## AIM OF THE EXERCISE
Set out the listing below as a JSON list of strings, with each line as its own string and blank lines left out.

(Items listed in a dataset)

──────────────────────────────

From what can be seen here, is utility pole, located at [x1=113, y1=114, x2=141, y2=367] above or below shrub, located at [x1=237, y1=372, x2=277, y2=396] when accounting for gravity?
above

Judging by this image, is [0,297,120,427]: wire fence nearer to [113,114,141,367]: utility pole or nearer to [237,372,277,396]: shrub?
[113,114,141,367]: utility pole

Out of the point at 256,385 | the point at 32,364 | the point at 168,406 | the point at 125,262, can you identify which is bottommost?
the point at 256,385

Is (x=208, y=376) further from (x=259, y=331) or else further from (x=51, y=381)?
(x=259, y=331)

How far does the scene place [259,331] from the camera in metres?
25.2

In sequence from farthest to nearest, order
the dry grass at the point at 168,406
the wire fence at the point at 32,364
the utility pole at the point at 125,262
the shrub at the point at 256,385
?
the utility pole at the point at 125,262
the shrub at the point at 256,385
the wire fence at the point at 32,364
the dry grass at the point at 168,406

──────────────────────────────

## WORKED SOLUTION
[
  "From what can be seen here, is utility pole, located at [x1=113, y1=114, x2=141, y2=367] above or below shrub, located at [x1=237, y1=372, x2=277, y2=396] when accounting for gravity?",
  "above",
  "Judging by this image, is [0,297,120,427]: wire fence nearer to [113,114,141,367]: utility pole or nearer to [237,372,277,396]: shrub?",
  "[113,114,141,367]: utility pole",
  "Out of the point at 256,385 | the point at 32,364 | the point at 168,406 | the point at 125,262, can you identify which is bottommost?",
  "the point at 256,385",
  "Is (x=208, y=376) further from (x=259, y=331) or else further from (x=51, y=381)?",
  "(x=259, y=331)",
  "How far does the scene place [259,331] from the camera in metres?",
  "25.2",
  "In sequence from farthest to nearest, order",
  "the dry grass at the point at 168,406",
  "the wire fence at the point at 32,364",
  "the utility pole at the point at 125,262",
  "the shrub at the point at 256,385",
  "?",
  "the utility pole at the point at 125,262",
  "the shrub at the point at 256,385",
  "the wire fence at the point at 32,364",
  "the dry grass at the point at 168,406"
]